Au sud-ouest de la capitale économique, les strates géologiques semblent immobiles, figées depuis des millénaires. Pourtant, il suffit de gratter quelques centimètres de sédiments pour faire surgir un autre monde, celui où apparaissent les premières traces de l’occupation humaine la plus ancienne au Maroc. À la carrière Thomas I, les archéologues exhument chaque année des milliers de fragments, éclats, galets et outils. C’est dans cet univers qu’un récit prend forme, celui d’une humanité capable de penser, choisir, anticiper et transmettre.
Les recherches menées sur l’unité L de la carrière Thomas I constituent aujourd’hui la base la plus solide pour comprendre l’Acheuléen ancien en Afrique du Nord. Les travaux révèlent un éventail technique d’une diversité rare: grands outils façonnés, petits éclats débités avec diverses méthodes, lamelles fines obtenues par des procédés étonnamment précis.
Pour le professeur Abderrahim Mohib, auteur d’une récente étude consacrée aux comportements techniques dans l’Acheuléen ancien nord-africain de la carrière Thomas I, ce degré de sophistication est la preuve que déjà, il y a plus d’un million d’années, les premiers habitants de la région maîtrisaient une science intuitive de la matière.
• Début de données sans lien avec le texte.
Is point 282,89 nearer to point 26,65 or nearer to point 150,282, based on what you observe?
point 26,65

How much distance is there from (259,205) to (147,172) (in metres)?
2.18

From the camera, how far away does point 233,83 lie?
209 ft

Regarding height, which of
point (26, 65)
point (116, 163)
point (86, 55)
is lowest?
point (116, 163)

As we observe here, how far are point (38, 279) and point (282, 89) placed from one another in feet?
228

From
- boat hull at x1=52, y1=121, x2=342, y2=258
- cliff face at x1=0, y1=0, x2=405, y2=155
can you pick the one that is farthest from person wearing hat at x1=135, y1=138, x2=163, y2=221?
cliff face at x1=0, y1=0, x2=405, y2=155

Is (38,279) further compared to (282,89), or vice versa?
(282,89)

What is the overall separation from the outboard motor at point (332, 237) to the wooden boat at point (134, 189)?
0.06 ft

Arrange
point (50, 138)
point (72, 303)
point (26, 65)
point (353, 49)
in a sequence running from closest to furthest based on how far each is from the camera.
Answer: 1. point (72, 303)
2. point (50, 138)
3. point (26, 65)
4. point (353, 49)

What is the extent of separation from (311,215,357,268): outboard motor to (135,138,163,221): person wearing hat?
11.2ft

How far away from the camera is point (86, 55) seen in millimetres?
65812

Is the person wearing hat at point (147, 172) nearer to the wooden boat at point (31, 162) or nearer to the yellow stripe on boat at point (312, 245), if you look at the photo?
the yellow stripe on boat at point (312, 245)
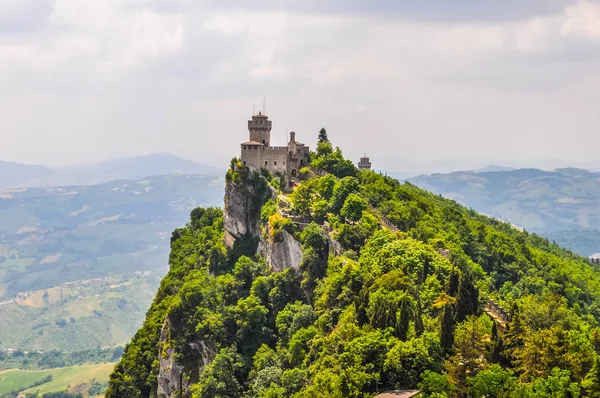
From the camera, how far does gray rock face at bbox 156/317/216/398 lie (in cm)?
8588

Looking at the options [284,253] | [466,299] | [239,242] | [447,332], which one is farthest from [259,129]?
[447,332]

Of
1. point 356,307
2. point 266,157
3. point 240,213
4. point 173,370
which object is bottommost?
point 173,370

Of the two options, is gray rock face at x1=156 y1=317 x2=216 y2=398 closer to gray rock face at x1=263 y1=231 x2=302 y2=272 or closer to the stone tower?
gray rock face at x1=263 y1=231 x2=302 y2=272

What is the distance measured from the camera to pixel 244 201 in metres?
106

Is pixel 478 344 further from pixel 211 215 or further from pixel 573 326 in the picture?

Ce que l’Acheuléen révèle sur nos ancêtres
Pour saisir la portée de ces découvertes, il faut comprendre ce qu’est réellement l’Acheuléen. Le mot peut sembler abstrait, presque savant, mais il désigne l’une des plus grandes révolutions techniques de l’histoire humaine. Il s’agit d’une culture préhistorique du Paléolithique caractérisée par la fabrication de grands outils en pierre taillée.
Avant l’Acheuléen, les outils étaient obtenus par percussion simple, un bloc frappé contre un autre pour obtenir un éclat tranchant. Cette méthode, bien que fonctionnelle, restait aléatoire. Rien n’était véritablement planifié. Avec l’Acheuléen, l’humanité entre dans une autre dimension. Le geste devient réfléchi, organisé, anticipé. La pierre cesse d’être un simple caillou. Elle devient matière à sculpter.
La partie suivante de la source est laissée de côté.